Problems and tasks:
(1) In the exhibition text, what word did Barnas use in place of "future"?
(2) Carry the exhibition text forward from its final sentence.

Source passage:
——————

At the center of the room, a microphone swings back and forth—or is it a speaker? It speaks. The floor is yours, someone says. Thank you, someone says, for the privilege of speaking. We’ll have glorious floors, yes nothing is beyond our reach. The text of Barnas’ poem is a reaction to a speech by Donald Trump in 2017, of which the rhythm and cadence stayed with her. What was it that made these words so compelling? To her dismay, Barnas found that the speechwriter employs poetic techniques, so familiar to her, to reinforce his message. By replacing the word “future” with “floor,” she initially sought to expose the abstract, almost hollow quality of the rhetoric. Yet it also produces something else: an invitation to speak.

Like Barnas, Spinoza was deeply concerned with the conditions of self-expression and free speech—a concern that resonates throughout the exhibition, including in works such as >>A thousand windows<< to >>The world of the Insane<< by Anri Sala on the adjoining wall. The Speech emphasizes our power to speak up, but at the same time holds concern. Values considered radical in Spinoza’s time and later taken for granted—freedom of speech, of individual existence and identity, of religion—are again under pressure. Almost ten years after its original creation, The Speech has renewed urgency, with Trump as one of the most visible figures of an increasingly despotic political landscape.

The microphone rises to the level of your mouth, as if awaiting your response. Again, the voice insists: nothing is beyond our reach. You stand there, trying to compose an answer. Are you able? Poets and politicians may draw on the same rhetorical tools—but our messages may still remain beyond each other’s reach. We speak incessantly, across countless platforms. But are we still in conversation, or merely calling out into the void?

Take a Memory (2026)

A memory can only ever be experienced in one direction: backwards—or so it seems. With Take a Memory Barnas attempts to disrupt this linear sense of recollection. Looking out at the landscape and the rolling hills of Vidigueira through the large windows, the first line of her poem, Take a memory up the hill, drawn on the glass, invites you to attempt the impossible: to experience a memory forwards. If language has its limits, it also has the capacity to exceed them; through it, and through imagination, the physically impossible becomes conceivable.

——————

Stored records
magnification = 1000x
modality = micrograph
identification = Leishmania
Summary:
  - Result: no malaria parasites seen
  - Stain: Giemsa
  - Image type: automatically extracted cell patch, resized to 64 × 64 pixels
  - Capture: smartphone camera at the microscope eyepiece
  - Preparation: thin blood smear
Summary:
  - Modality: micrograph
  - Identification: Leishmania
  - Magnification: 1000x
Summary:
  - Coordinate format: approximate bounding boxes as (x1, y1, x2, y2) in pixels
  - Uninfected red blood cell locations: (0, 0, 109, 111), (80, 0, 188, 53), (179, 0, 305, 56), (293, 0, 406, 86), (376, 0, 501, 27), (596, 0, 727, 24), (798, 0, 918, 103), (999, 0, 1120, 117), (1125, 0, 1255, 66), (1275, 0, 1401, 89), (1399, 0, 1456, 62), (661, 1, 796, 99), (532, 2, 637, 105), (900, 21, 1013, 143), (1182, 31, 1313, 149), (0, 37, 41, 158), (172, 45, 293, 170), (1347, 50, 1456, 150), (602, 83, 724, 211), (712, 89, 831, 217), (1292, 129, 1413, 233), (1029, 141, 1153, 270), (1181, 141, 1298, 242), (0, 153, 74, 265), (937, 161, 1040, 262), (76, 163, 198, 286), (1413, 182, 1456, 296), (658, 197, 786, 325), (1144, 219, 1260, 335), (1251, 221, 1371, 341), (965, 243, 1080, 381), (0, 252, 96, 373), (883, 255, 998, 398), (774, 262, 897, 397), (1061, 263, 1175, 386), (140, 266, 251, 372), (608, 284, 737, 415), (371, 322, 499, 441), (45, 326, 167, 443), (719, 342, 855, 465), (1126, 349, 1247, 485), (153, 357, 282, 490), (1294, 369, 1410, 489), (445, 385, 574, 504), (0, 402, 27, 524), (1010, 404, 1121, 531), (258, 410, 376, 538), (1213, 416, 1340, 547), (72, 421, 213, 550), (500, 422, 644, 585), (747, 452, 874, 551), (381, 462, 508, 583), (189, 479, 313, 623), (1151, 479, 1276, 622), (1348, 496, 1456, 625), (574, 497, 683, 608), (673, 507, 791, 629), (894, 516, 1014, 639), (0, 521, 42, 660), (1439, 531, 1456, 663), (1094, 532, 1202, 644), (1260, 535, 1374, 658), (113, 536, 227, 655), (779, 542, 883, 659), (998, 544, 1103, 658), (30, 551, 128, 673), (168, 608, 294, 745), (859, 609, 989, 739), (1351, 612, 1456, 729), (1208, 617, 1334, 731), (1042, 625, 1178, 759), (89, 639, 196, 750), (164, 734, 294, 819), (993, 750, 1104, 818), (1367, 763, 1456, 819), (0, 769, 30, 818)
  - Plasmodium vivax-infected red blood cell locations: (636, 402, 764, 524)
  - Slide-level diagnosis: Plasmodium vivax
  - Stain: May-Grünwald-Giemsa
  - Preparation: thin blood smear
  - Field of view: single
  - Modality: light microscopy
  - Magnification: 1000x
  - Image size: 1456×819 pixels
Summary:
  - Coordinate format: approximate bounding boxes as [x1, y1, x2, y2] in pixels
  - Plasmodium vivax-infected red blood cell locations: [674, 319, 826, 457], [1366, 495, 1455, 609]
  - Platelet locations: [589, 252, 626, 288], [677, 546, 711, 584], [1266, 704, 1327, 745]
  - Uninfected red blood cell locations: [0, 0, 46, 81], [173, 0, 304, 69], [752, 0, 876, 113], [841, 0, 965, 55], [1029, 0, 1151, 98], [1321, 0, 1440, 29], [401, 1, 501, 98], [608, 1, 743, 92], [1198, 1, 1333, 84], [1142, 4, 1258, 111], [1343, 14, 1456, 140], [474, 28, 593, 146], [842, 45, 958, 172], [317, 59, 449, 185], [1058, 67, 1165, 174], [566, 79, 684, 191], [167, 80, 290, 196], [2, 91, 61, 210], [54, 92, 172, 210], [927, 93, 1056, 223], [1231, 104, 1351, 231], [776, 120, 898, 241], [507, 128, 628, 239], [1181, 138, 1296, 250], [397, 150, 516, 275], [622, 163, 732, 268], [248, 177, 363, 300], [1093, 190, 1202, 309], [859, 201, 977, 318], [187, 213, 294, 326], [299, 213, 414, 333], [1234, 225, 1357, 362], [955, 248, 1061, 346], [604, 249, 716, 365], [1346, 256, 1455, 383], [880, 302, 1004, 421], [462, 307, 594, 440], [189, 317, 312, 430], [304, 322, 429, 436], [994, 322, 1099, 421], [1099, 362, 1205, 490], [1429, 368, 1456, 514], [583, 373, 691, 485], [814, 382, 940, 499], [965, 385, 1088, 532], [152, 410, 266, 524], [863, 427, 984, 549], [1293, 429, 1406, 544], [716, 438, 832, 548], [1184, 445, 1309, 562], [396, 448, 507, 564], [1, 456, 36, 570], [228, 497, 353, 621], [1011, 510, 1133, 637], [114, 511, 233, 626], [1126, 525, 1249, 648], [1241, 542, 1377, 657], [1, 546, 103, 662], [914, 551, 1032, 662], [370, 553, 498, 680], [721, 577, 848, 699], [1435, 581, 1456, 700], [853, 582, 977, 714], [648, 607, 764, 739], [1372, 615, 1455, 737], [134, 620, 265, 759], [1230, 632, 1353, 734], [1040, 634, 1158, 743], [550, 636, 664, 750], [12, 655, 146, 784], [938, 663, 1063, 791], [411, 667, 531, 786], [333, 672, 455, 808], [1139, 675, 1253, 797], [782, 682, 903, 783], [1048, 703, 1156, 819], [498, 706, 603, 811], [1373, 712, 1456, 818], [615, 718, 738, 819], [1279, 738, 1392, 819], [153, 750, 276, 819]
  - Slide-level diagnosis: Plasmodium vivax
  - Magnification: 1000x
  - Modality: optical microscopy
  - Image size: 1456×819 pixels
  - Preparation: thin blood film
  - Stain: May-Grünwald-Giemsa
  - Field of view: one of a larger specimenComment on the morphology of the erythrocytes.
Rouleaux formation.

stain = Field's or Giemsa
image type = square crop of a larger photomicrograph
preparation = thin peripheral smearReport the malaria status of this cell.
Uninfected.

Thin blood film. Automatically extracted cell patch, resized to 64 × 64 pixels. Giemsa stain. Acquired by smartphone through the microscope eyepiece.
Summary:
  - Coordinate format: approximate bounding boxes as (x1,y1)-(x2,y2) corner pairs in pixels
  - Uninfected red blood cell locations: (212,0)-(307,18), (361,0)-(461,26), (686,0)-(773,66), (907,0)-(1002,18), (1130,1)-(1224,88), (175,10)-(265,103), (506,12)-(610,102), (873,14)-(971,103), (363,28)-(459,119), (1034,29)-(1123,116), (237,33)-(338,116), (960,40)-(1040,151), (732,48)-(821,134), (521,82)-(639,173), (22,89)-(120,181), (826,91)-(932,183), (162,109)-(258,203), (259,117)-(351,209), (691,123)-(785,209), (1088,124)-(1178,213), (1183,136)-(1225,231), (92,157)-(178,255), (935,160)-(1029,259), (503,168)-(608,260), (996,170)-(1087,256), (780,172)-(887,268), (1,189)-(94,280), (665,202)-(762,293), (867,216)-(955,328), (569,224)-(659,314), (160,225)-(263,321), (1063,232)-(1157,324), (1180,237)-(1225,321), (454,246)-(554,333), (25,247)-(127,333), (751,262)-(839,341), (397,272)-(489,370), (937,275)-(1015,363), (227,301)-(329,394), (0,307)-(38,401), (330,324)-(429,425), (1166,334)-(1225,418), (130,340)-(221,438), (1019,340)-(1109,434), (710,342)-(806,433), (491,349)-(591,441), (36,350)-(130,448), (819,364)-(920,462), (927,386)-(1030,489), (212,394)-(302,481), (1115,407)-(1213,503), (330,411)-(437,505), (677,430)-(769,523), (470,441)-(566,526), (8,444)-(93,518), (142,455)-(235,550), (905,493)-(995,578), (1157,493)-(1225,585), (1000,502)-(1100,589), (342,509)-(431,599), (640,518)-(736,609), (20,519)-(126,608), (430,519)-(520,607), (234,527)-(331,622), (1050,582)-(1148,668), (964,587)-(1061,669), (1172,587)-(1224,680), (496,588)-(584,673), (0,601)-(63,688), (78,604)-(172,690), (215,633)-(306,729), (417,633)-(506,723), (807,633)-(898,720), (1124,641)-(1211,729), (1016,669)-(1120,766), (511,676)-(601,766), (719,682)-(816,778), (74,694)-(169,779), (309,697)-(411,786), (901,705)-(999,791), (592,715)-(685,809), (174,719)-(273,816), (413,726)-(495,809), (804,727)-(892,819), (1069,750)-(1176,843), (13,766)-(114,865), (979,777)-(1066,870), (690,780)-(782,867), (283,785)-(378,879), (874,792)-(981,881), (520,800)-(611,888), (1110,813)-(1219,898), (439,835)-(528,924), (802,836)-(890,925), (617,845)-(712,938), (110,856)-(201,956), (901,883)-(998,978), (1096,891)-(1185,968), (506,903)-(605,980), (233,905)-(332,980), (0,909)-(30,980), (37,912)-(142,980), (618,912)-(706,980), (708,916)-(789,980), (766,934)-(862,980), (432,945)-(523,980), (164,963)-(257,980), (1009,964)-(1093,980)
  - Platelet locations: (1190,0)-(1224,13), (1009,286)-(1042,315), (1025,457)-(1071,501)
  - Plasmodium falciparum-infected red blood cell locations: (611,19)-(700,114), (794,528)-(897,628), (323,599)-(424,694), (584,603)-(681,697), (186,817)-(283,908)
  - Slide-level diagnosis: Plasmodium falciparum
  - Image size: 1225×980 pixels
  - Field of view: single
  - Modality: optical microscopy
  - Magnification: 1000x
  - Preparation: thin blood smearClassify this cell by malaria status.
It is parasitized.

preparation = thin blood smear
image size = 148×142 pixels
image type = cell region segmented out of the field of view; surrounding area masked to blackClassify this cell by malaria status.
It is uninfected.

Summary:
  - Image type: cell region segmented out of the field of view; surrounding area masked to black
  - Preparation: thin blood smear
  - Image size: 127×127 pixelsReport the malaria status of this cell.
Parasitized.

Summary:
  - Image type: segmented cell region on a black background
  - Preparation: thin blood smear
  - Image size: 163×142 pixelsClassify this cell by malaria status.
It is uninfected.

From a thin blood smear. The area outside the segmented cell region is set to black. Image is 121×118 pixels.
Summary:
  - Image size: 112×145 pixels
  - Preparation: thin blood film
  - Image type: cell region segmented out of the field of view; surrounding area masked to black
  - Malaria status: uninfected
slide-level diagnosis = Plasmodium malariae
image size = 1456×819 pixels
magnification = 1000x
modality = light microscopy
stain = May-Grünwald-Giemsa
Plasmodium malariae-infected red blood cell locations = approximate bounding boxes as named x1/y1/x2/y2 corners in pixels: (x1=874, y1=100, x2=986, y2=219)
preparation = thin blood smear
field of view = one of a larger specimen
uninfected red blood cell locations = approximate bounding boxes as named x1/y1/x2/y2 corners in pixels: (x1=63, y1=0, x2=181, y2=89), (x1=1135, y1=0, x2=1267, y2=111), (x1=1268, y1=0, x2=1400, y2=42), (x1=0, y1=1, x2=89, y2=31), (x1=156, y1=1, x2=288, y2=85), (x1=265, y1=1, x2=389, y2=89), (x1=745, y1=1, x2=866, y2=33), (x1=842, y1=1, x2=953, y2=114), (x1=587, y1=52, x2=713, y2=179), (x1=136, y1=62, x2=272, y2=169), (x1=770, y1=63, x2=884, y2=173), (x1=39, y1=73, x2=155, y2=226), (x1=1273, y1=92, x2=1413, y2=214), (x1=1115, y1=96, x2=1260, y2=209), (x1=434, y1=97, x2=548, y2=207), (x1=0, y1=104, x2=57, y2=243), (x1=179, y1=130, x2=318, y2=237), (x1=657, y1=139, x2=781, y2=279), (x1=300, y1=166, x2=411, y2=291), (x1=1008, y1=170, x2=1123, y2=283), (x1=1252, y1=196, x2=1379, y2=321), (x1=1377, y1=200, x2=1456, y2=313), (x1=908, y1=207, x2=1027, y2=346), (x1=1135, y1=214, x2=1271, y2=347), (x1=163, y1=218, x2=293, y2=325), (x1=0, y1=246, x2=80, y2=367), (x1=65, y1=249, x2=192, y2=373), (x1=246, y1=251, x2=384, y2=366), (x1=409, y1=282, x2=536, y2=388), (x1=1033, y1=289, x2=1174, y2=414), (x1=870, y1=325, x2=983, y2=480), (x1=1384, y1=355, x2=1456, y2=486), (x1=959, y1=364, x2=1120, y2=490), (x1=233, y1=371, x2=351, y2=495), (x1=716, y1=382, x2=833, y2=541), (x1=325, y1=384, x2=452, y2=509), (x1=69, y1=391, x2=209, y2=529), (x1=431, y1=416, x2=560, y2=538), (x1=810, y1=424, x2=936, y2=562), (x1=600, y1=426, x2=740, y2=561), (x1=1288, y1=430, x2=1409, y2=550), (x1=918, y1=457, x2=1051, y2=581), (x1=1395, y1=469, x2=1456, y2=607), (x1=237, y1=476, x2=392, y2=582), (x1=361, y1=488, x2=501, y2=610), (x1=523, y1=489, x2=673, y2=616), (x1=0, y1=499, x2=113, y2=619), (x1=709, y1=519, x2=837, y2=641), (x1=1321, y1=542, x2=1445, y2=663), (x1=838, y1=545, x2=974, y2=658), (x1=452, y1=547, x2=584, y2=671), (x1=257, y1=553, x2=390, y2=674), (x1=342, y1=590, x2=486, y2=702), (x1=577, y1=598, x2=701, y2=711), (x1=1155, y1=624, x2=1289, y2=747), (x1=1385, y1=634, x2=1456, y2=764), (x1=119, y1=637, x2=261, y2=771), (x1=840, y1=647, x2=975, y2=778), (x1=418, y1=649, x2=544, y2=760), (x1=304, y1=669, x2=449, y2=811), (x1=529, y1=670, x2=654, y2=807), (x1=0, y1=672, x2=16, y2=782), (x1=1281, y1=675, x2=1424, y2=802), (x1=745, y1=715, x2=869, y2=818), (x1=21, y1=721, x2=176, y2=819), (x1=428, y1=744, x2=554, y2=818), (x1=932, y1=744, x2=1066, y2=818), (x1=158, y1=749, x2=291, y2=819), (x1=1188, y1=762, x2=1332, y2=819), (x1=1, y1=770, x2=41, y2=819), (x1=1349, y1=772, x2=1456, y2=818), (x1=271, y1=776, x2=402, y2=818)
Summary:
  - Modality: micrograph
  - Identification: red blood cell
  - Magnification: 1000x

——————

Answers below:
(1) Floor.

(2)
A memory exists in the space between the concrete and the abstract: between the lived moment and its recollection, which is always also an interpretation, never the thing itself. You try to hold on to it, yet it slips through your fingers. Yet, we cannot say that a memory is only one or the other. In the spirit of Spinoza: everything—an action, a thought, a memory—is merely an expression of the single true substance of life. This movement between forms becomes tangible as you walk back from the hill toward the exhibition space. Another line on the window asks: Do you remember?

Barnas’ work invites us to engage carefully with our memories, to attend to how they are formed and continuously reshaped. It is a brief resistance to the fleetingness of time.

Maria Barnas

Maria Barnas is an artist and poet whose work moves fluidly between genres, taking shape as poem, sculpture, and installation at once. Much like Spinoza, she resists categorizing her “beings,” instead embracing a continuity of forms—a realm in which everything is connected and emerges from the same vital force.

As within this exhibition, Barnas’ work aims to bring into focus what usually remains at the margins. She is also deeply interested in testing the limits of language. Language, she suggests, will always remain insufficient as a means of fully expressing life, yet the attempt itself holds value. For her, the truest beauty of art lies in making visible the process of its becoming: the trials, the hesitations, even the failures. With this insistence on process she resists a world increasingly driven by efficiency and results.